### EXERCISE DESCRIPTION
Lines with the word "scientific" are the answer; copy each of them from the data below.

### DATA SHOWN
##########
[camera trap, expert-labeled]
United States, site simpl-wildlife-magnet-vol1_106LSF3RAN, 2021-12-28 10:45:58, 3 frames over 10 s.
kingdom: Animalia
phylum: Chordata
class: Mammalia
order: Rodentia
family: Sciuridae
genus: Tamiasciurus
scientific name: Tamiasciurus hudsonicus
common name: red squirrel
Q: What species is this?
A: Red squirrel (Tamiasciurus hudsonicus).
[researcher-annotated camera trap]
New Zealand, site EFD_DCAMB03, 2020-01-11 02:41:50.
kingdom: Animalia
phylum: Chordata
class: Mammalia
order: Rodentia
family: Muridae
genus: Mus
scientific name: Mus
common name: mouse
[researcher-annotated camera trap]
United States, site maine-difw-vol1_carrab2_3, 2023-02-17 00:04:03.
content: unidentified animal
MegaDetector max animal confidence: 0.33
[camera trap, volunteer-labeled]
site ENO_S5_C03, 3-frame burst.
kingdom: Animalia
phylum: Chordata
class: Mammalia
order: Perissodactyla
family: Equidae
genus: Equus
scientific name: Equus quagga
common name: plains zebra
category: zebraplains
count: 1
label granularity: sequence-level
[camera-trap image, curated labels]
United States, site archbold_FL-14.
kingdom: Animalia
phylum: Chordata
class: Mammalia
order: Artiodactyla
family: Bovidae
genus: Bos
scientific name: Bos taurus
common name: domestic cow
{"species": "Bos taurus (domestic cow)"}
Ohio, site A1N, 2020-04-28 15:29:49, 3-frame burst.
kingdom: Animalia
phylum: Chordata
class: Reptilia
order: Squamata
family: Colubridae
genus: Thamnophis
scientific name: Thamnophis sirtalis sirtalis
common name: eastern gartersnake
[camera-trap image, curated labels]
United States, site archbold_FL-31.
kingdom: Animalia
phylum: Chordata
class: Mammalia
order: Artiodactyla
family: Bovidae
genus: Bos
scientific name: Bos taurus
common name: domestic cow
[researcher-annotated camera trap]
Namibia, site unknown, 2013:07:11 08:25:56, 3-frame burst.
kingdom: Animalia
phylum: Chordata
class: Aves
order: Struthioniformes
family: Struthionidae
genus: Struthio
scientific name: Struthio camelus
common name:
##########
### TASK ANSWER
scientific name: Tamiasciurus hudsonicus
scientific name: Mus
scientific name: Equus quagga
scientific name: Bos taurus
scientific name: Thamnophis sirtalis sirtalis
scientific name: Bos taurus
scientific name: Struthio camelus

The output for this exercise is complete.